Sahara, Camozzi non s'insabbia
Primo italiano e terzo assoluto

Straordinaria impresa di Massimo Camozzi, quarantasette anni da Selvino, una quotidianità tra le quattro mura della sua ferramenta e un grande sogno chiamato maratona che bussa alla porta di tanto in tanto: si è classificato primo italiano e terzo assoluto nella 100 km del Sahara.

Questa storia la si può raccontare in tanti diversi modi. C'è l'approccio aulico, a descrivere quell'immensa distesa di sabbia che inghiotte l'orizzonte, le stelle che illuminano la notte e la corsa degli uomini di acciaio che scivolano via sulla sabbia sfidando i propri stessi limiti.

C'è l'approccio comico, in stile barzelletta: «Un selvinese va nel Sahara e trova la neve», partirebbe più o meno così e non è detto che le risate andrebbero di pari passo con la banalità. C'è poi l'approccio analitico, che illustra l'ottimo terzo posto di un bergamasco nella 100 km del Sahara, svoltasi lo scorsa settimana nel deserto tunisino.

Ribaltato in un modo o nell'altro, il racconto manterrebbe immutato il suo significato, ovvero la straordinaria impresa di Massimo Camozzi, quarantasette anni da Selvino, una quotidianità tra le quattro mura della sua ferramenta e un grande sogno chiamato maratona che bussa alla porta di tanto in tanto.

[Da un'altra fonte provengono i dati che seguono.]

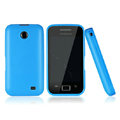 Nillkin Super Matte Rainbow Cases Skin Covers for Samsung i589 - Sky Blue (High transparent screen protector)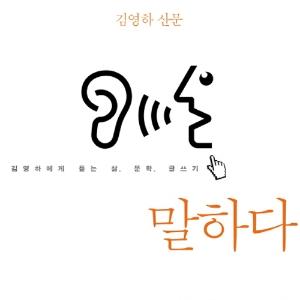 김영하 산문집 『말하다』, 절망의 사회에서 즐거운 개인주의자로 살아가기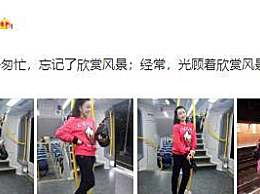 63岁刘晓庆地铁凹造型错过站,64岁赵雅芝一袭红裙宛如花仙子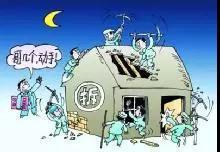 房屋拆迁律师 | 违法拆迁造成的损失可以获得哪些赔偿?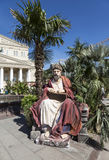 The decoration of the square near the Bolshoi theater Royalty Free Stock Photography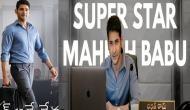 Bharat Ane Nenu: Teaser of Mahesh Babu's political thriller emerges all-time most liked Telugu teaser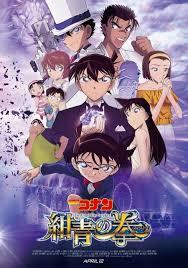 Thám tử Conan Movie 23 | Truyenz.info - Truyện tranh - Manga - Anime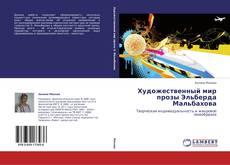 Bookcover of            Художественный мир прозы Эльберда Мальбахова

Roma, Amsterdam, Budapest, Praga, prossimamente Edimburgo, persino la mitica corsa di New York nel suo curriculum di amatore, ma non certo di ultimo arrivato. L'idea che da qualche tempo si faceva largo nella sua testa era quella di andare oltre, tentare qualcosa di diverso, come la grande sfida del deserto: lui e l'inseparabile amico Angelo Razzetti ne parlavano da anni e finalmente il progetto avrebbe assunto i contorni della realtà negli ultimi mesi, con l'iscrizione alla 100 km del Sahara.

Una maratona, anzi di più: innanzitutto per il format, che associa ai 42 km classici, altri tre giorni di gare sotto il sole dell'Africa, in secondo luogo per lo scenario, assai più esotico rispetto alle consuete scenografie metropolitane. Prima dell'aspetto sportivo, dunque, conviene soffermarsi sul contorno: «Dopo un'esperienza del genere, il deserto lo si ama o lo si odia: o lo vivi come un ricordo nefasto, oppure non vedi l'ora di tornarci. Io me ne sono innamorato».